Ibnu Rajab rahimahullah pernah menukil dari syekh Abdul Azis bin Abu Ruwad bahwa ia pernah mentalqin seseorang pada saat sakaratul maut. Apa yang terjadi? Yang berhembus dari lidahnya justru sebuah ucapan, “Aku ingkar terhadap apa yang engkau ucapkan.” Walhasil, diketahui bahwa orang itu biasa mengkonsumsi khamer. Lantas syekh Abu Ruwad berkata, “Hindarilah dosa-dosa besar, sebab ia akan menghancurkan pelakunya.”
Sebab lain, kita terpuruk dalam su’ul khatimah adalah durhaka pada kedua orang tua.

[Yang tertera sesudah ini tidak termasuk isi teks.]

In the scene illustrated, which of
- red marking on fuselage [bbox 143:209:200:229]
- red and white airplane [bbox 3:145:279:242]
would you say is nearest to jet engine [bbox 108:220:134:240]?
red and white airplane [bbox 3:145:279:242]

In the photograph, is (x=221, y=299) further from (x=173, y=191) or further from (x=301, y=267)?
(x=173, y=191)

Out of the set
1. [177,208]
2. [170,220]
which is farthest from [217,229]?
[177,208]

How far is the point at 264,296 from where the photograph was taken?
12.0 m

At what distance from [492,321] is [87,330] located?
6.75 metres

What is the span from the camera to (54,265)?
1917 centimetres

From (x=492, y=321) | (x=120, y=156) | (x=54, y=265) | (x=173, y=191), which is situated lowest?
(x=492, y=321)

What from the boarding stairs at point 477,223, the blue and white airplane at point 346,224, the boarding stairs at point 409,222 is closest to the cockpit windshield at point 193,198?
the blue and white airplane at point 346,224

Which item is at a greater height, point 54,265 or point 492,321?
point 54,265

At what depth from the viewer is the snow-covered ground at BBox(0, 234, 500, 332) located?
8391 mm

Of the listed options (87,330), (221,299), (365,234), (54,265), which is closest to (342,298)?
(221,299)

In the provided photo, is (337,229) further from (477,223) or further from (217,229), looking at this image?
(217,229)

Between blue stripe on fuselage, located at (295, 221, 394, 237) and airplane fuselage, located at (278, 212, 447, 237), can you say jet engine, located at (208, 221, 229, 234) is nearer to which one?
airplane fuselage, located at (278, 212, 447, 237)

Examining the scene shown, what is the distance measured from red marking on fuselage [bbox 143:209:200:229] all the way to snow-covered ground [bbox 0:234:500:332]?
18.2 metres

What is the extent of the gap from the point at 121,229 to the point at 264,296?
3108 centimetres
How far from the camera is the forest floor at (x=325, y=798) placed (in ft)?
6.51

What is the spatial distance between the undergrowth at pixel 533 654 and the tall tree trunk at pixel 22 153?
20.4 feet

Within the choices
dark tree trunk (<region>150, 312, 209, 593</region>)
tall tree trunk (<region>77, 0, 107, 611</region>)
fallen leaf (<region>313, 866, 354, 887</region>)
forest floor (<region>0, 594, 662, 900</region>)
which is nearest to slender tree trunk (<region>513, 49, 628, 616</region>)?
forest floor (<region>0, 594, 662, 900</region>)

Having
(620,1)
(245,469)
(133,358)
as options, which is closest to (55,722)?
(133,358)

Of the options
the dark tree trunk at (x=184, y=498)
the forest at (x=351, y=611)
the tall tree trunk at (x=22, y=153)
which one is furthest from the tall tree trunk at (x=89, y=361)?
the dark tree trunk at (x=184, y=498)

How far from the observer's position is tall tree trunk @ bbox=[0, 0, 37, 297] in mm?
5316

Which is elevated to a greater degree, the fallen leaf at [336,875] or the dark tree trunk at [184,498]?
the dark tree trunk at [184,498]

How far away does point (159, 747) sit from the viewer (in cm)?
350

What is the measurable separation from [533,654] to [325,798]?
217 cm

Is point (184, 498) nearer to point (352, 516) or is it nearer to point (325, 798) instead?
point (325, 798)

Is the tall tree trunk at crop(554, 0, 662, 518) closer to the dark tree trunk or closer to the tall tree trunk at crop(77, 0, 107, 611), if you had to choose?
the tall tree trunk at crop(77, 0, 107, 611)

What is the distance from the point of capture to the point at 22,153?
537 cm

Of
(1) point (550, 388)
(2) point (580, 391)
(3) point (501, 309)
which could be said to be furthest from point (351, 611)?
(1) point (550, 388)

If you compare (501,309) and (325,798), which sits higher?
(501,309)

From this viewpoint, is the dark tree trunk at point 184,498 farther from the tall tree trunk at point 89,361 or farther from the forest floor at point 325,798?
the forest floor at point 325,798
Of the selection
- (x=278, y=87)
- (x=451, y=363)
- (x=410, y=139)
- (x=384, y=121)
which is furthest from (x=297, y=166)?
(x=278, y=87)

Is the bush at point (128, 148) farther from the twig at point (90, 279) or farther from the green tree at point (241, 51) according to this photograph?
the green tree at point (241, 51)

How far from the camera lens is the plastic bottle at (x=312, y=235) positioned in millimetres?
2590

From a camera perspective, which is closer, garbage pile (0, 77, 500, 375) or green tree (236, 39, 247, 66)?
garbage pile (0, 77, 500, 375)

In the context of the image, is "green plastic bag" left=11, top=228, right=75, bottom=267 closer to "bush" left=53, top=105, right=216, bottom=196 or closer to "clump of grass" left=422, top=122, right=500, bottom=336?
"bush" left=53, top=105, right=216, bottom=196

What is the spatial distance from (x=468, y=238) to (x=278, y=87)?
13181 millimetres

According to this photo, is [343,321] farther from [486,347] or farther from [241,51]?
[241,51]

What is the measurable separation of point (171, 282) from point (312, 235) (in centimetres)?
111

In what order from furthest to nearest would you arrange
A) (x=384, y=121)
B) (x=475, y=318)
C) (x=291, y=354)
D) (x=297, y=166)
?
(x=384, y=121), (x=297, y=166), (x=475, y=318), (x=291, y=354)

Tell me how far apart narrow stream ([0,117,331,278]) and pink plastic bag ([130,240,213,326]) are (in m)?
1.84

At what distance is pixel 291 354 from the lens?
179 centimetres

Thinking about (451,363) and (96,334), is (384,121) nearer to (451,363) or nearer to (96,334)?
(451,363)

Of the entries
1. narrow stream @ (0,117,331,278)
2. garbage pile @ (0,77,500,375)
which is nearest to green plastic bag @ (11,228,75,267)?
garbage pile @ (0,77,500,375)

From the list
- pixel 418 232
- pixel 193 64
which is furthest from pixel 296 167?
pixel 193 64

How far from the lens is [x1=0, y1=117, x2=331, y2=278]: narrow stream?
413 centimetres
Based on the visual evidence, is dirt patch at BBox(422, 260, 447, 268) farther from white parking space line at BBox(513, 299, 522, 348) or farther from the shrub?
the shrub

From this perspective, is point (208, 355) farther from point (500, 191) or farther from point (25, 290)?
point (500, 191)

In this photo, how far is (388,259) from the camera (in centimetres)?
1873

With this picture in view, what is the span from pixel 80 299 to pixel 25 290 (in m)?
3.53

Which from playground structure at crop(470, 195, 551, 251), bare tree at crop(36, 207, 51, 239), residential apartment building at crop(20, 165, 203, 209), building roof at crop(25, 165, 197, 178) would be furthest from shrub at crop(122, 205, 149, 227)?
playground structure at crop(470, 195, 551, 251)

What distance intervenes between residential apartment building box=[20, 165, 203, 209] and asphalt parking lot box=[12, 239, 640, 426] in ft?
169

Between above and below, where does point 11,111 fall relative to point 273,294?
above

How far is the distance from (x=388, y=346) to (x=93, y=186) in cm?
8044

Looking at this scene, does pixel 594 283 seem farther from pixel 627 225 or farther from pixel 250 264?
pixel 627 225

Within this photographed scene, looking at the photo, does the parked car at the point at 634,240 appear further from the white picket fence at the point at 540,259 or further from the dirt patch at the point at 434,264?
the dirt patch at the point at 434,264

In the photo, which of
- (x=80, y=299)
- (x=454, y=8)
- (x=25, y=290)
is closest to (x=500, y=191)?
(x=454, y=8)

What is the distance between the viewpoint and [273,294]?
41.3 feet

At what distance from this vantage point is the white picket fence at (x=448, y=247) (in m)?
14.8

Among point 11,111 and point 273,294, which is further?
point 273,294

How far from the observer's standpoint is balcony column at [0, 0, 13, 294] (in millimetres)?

Jika kita tadabburi ayat-ayat yang berbicara mengenai berbakti pada orang tua, maka kita dapati bahwa ukuran berbakti itu adalah “indal kibar” pada saat orang tua kita memasuki masa lansia; lanjut usia. Di saat keduanya sudah tak berdaya, pikun, lemah dan seterusnya yang memang sangat membutuhkan perawatan, perhatian, belaian kasih dan pertolongan dari kita selaku anaknya. Perkataan ‘ah’ atau ‘cih’ merupakan potret sebuah kedurhakaan. Apatah lagi anak yang membentak orang tuanya, memarahinya, menatapnya dengan kasar dan lebih dari itu.
Durhaka pada orang tua memiliki korelasi yang kuat dengan proses su’ul khatimah. Kisah sahabat Al Qamah yang masyhur, yang lebih mementingkan istri daripada ibunya sehingga memicu kemarahan sang ibu hanya merupakan contoh kecil dalam masalah ini.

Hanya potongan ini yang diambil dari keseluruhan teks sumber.